### Extract ###
The nation’s main purpose, though, is to regain a physical connection to a sacred relative.

“Their relationship to that lake isn’t the same one that we have,” Lyons said. “They don’t have that familial relationship.”

In 2011, the Onondaga County Legislature took the first step toward returning a parcel on Onondaga Lake to the nation.

It passed a non-binding resolution to recognize the historical significance of Onondaga Lake, and to transfer a plot of land on the lake to the Nation for “traditional uses.”

The county’s initial plan involved returning Murphy’s Island, contingent upon an environmental review by the New York State Department of Environmental Conservation and the Haudenosaunee Environmental Task Force.

That plan stalled after a review of the land revealed extensive pollution that would require expensive remediation. Neither party wanted to pay for the remediation, so the county rescinded the resolution.

In 2016, the legislature, under then-chairman McMahon, passed a similar non-binding resolution. This time, the resolution acknowledged that, without remediation, Murphy’s Island was unfit for the Onondaga Nation’s traditional uses. The Legislature resolved to transfer a “yet-to-be-determined” parcel of land on the lake to the nation.

Further discussion yielded Maple Bay as the most viable option, as this plot is comparatively less polluted than most other land around the lake, according to Lyons and Heath.

‘That’s the legal reality’

The conversations around Maple Bay began with gusto and goodwill, but soon stopped.

According to McMahon, two major issues soon proved intractable: Back taxes and guarantees against future lawsuits.

In recent years, the Onondaga Nation has bought small parcels of land, and does not pay taxes on the land it acquires. 

The county says that must change before any deal moves forward. 

“There’s some issues that I think are kind of on the Nation side that they need to come to grips with if they can move forward,” McMahon said. “There’s over $1.3 million of back taxes and unit charges owed to Onondaga County on property outside of the Onondaga Nation.”

If Maple Bay is transferred, the county also wants the Nation to guarantee it will not advance litigation against the county over the lake or Maple Bay in the future.

“We’ll have the conversations and we’ll find out if they’re serious,” McMahon said. “But I have a fiduciary responsibility to 476,000 county taxpayers, and we’re not going to make a deal that’s going to put us into a lawsuit.”

McMahon said that the nation’s refusal to pay the taxes or give a guarantee against future litigation were “deal killers right away.” 

Near the shore of Maple Bay, Onondaga Lake. Mike Greenlar | Central Current.

The county is willing to restart conversations, McMahon said, but can’t envision them progressing without a “change of heart” on the Onondagas’ end.
###
Questions -
a) Transcribe the Onondaga Lake article starting with "In 2016, the" and going on through "but soon stopped.".
b) According to McMahon in the Onondaga Lake article, how much in back taxes and unit charges is owed to Onondaga County?
c) Summarize the Onondaga Lake article in two sentences.
The lines after this point are separate material, unrelated to the Onondaga Lake article.
### Data excerpt ###
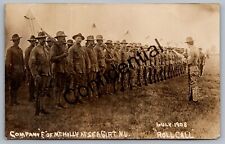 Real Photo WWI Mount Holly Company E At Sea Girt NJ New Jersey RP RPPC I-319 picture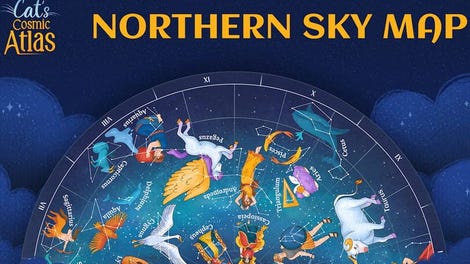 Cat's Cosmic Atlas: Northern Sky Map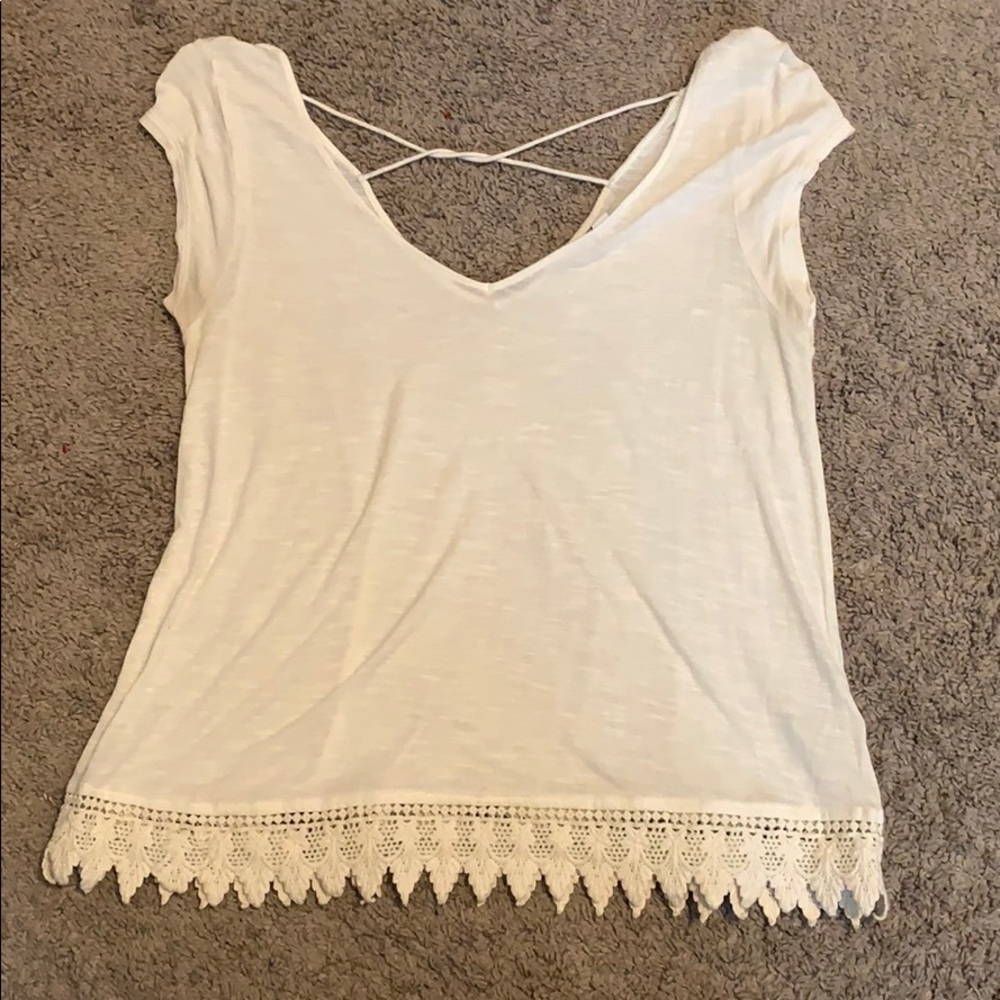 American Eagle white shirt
###
Solved tasks -
a)
In 2016, the legislature, under then-chairman McMahon, passed a similar non-binding resolution. This time, the resolution acknowledged that, without remediation, Murphy’s Island was unfit for the Onondaga Nation’s traditional uses. The Legislature resolved to transfer a “yet-to-be-determined” parcel of land on the lake to the nation.

Further discussion yielded Maple Bay as the most viable option, as this plot is comparatively less polluted than most other land around the lake, according to Lyons and Heath.

‘That’s the legal reality’

The conversations around Maple Bay began with gusto and goodwill, but soon stopped.

b) Over $1.3 million is owed, on property outside of the Onondaga Nation.

c) Onondaga County passed non-binding resolutions in 2011 and 2016 to transfer land on Onondaga Lake to the Onondaga Nation: first Murphy's Island, which proved too polluted, and later a parcel that discussion narrowed to Maple Bay. Talks over Maple Bay stopped because the county wants the Nation to pay over $1.3 million in back taxes and unit charges and to guarantee it will not sue, and McMahon says the county will restart conversations but can't see them progressing without a change of heart.